• Text section
********
3. It would be consistent with the behaviour of the 'kinit' CLI program which does seem to destroy all existing tickets in the currently selected cache when used to create or renew a ticket.

The alternatives are (a) refactoring this whole code so that it uses exclusively gss+sasl calls instead of low-level krb5 calls (which I don't think is necessary at all, though it might be theoretically cleaner), or (b) asking the krb5 developers whether the ccache is behaving correctly in this case. However, the change from krb5-1.19 to krb5-1.20 actually brings memory ccaches into line with other types, in the following way:

I wrote a test program that mimics what autofs does in starting a sasl client using quickly-expiring tickets. It does this three times in such a way that the original ticket will have expired by the time the third connection is requested. Whether this worked can be summarised by the following table.
********
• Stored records

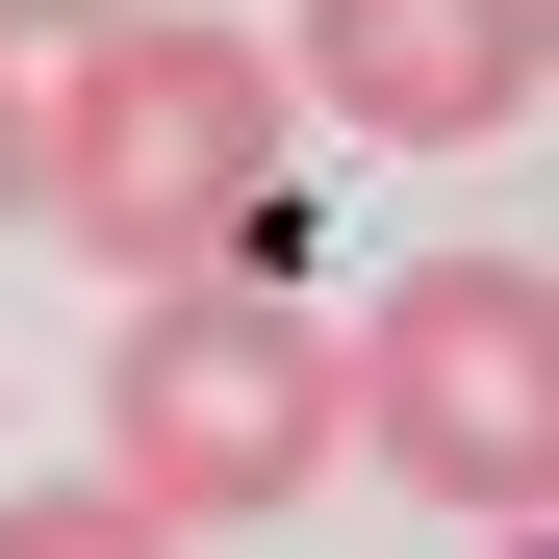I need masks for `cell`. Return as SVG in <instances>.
<instances>
[{
    "label": "cell",
    "instance_id": "6da1fadb",
    "mask_svg": "<svg viewBox=\"0 0 559 559\" xmlns=\"http://www.w3.org/2000/svg\"><path fill=\"white\" fill-rule=\"evenodd\" d=\"M280 153H306V103L229 0H128L26 76V204L103 280H280Z\"/></svg>",
    "mask_w": 559,
    "mask_h": 559
},
{
    "label": "cell",
    "instance_id": "7a4b0ae2",
    "mask_svg": "<svg viewBox=\"0 0 559 559\" xmlns=\"http://www.w3.org/2000/svg\"><path fill=\"white\" fill-rule=\"evenodd\" d=\"M76 484L153 509L178 559L280 534L331 484V331H306V280H153V306L103 331V457H76Z\"/></svg>",
    "mask_w": 559,
    "mask_h": 559
},
{
    "label": "cell",
    "instance_id": "3957f363",
    "mask_svg": "<svg viewBox=\"0 0 559 559\" xmlns=\"http://www.w3.org/2000/svg\"><path fill=\"white\" fill-rule=\"evenodd\" d=\"M356 432H382L407 509L534 534L559 509V254H407L382 306L331 331V457Z\"/></svg>",
    "mask_w": 559,
    "mask_h": 559
},
{
    "label": "cell",
    "instance_id": "277c9868",
    "mask_svg": "<svg viewBox=\"0 0 559 559\" xmlns=\"http://www.w3.org/2000/svg\"><path fill=\"white\" fill-rule=\"evenodd\" d=\"M254 51H280V103L356 128V153H484V128L559 103V51L509 0H306V26H254Z\"/></svg>",
    "mask_w": 559,
    "mask_h": 559
},
{
    "label": "cell",
    "instance_id": "5b68a950",
    "mask_svg": "<svg viewBox=\"0 0 559 559\" xmlns=\"http://www.w3.org/2000/svg\"><path fill=\"white\" fill-rule=\"evenodd\" d=\"M0 559H178V534L103 509V484H0Z\"/></svg>",
    "mask_w": 559,
    "mask_h": 559
},
{
    "label": "cell",
    "instance_id": "8992f818",
    "mask_svg": "<svg viewBox=\"0 0 559 559\" xmlns=\"http://www.w3.org/2000/svg\"><path fill=\"white\" fill-rule=\"evenodd\" d=\"M76 26H128V0H0V51H26V76H51V51H76Z\"/></svg>",
    "mask_w": 559,
    "mask_h": 559
},
{
    "label": "cell",
    "instance_id": "52a82bcc",
    "mask_svg": "<svg viewBox=\"0 0 559 559\" xmlns=\"http://www.w3.org/2000/svg\"><path fill=\"white\" fill-rule=\"evenodd\" d=\"M0 229H26V51H0Z\"/></svg>",
    "mask_w": 559,
    "mask_h": 559
},
{
    "label": "cell",
    "instance_id": "ba28073f",
    "mask_svg": "<svg viewBox=\"0 0 559 559\" xmlns=\"http://www.w3.org/2000/svg\"><path fill=\"white\" fill-rule=\"evenodd\" d=\"M509 26H534V51H559V0H509Z\"/></svg>",
    "mask_w": 559,
    "mask_h": 559
}]
</instances>
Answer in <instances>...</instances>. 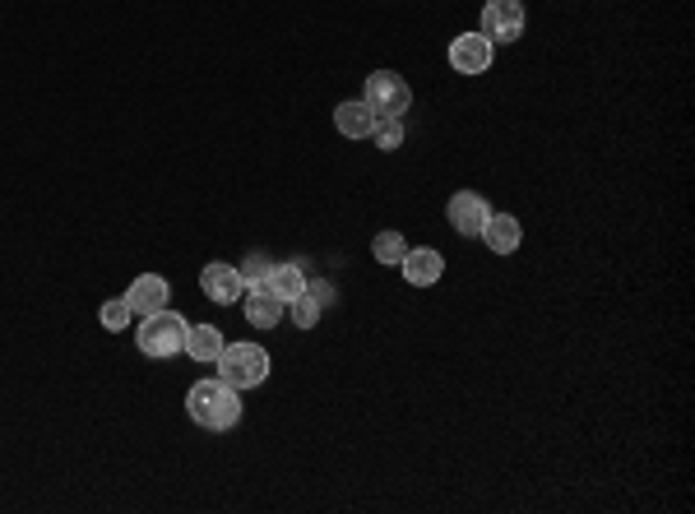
********
• Given task 1
Extract every line of the records that contains the string "fill", matching case exactly.
• Given task 2
Carry the Kerberos ticket-cache text forward from its final sentence.

• Expected answer 1
    "mask_svg": "<svg viewBox=\"0 0 559 559\" xmlns=\"http://www.w3.org/2000/svg\"><path fill=\"white\" fill-rule=\"evenodd\" d=\"M280 153H306V103L229 0H128L26 76V204L103 280H280Z\"/></svg>",
    "mask_svg": "<svg viewBox=\"0 0 559 559\" xmlns=\"http://www.w3.org/2000/svg\"><path fill=\"white\" fill-rule=\"evenodd\" d=\"M76 484L153 509L178 559L280 534L331 484V331H306V280H153V306L103 331V457H76Z\"/></svg>",
    "mask_svg": "<svg viewBox=\"0 0 559 559\" xmlns=\"http://www.w3.org/2000/svg\"><path fill=\"white\" fill-rule=\"evenodd\" d=\"M356 432H382L407 509L534 534L559 509V254H407L382 306L331 331V457Z\"/></svg>",
    "mask_svg": "<svg viewBox=\"0 0 559 559\" xmlns=\"http://www.w3.org/2000/svg\"><path fill=\"white\" fill-rule=\"evenodd\" d=\"M254 51H280V103L356 128V153H484V128L559 103V51L509 0H306V26H254Z\"/></svg>",
    "mask_svg": "<svg viewBox=\"0 0 559 559\" xmlns=\"http://www.w3.org/2000/svg\"><path fill=\"white\" fill-rule=\"evenodd\" d=\"M0 559H178V534L103 509V484H0Z\"/></svg>",
    "mask_svg": "<svg viewBox=\"0 0 559 559\" xmlns=\"http://www.w3.org/2000/svg\"><path fill=\"white\" fill-rule=\"evenodd\" d=\"M76 26H128V0H0V51H26V76H51V51H76Z\"/></svg>",
    "mask_svg": "<svg viewBox=\"0 0 559 559\" xmlns=\"http://www.w3.org/2000/svg\"><path fill=\"white\" fill-rule=\"evenodd\" d=\"M0 229H26V51H0Z\"/></svg>",
    "mask_svg": "<svg viewBox=\"0 0 559 559\" xmlns=\"http://www.w3.org/2000/svg\"><path fill=\"white\" fill-rule=\"evenodd\" d=\"M509 26H534V51H559V0H509Z\"/></svg>",

• Expected answer 2
cc-type F36 F38
MEMORY y n
DIR n n
FILE n n
KEYRING n n

Thus, the fact that it worked with memory ccaches in Fedora 36 was somewhat of an outlier. In all cases (except that the memory ccache isn't visible from outside the process and so can't be tested) the ccache stored all previous and current tickets. In the case of the keyring ccache, the kernel apparently deleted the ccache as soon as the first ticket expired, and so the error message for the third access was "No credentials cache found"; for all other failures the error message was "Ticket expired".

Comment 18 Ian Kent 2023-06-26 07:56:09 UTC

(In reply to Ian Collier from comment #17)
> @ikent would you be willing to patch the sasl_do_kinit function
> in autofs/modules/cyrus-sasl.c so that it calls krb5_cc_initialize every
> time it does a kinit and not just the first time?  This does fix the problem.

Yes, but I'm not sure how multiple concurrent clients will deal with the
approach.

> 
> Rationale:
> 1. The documentation of this function admits the possibility of calling it
> on an existing cache and says that it destroys the contents.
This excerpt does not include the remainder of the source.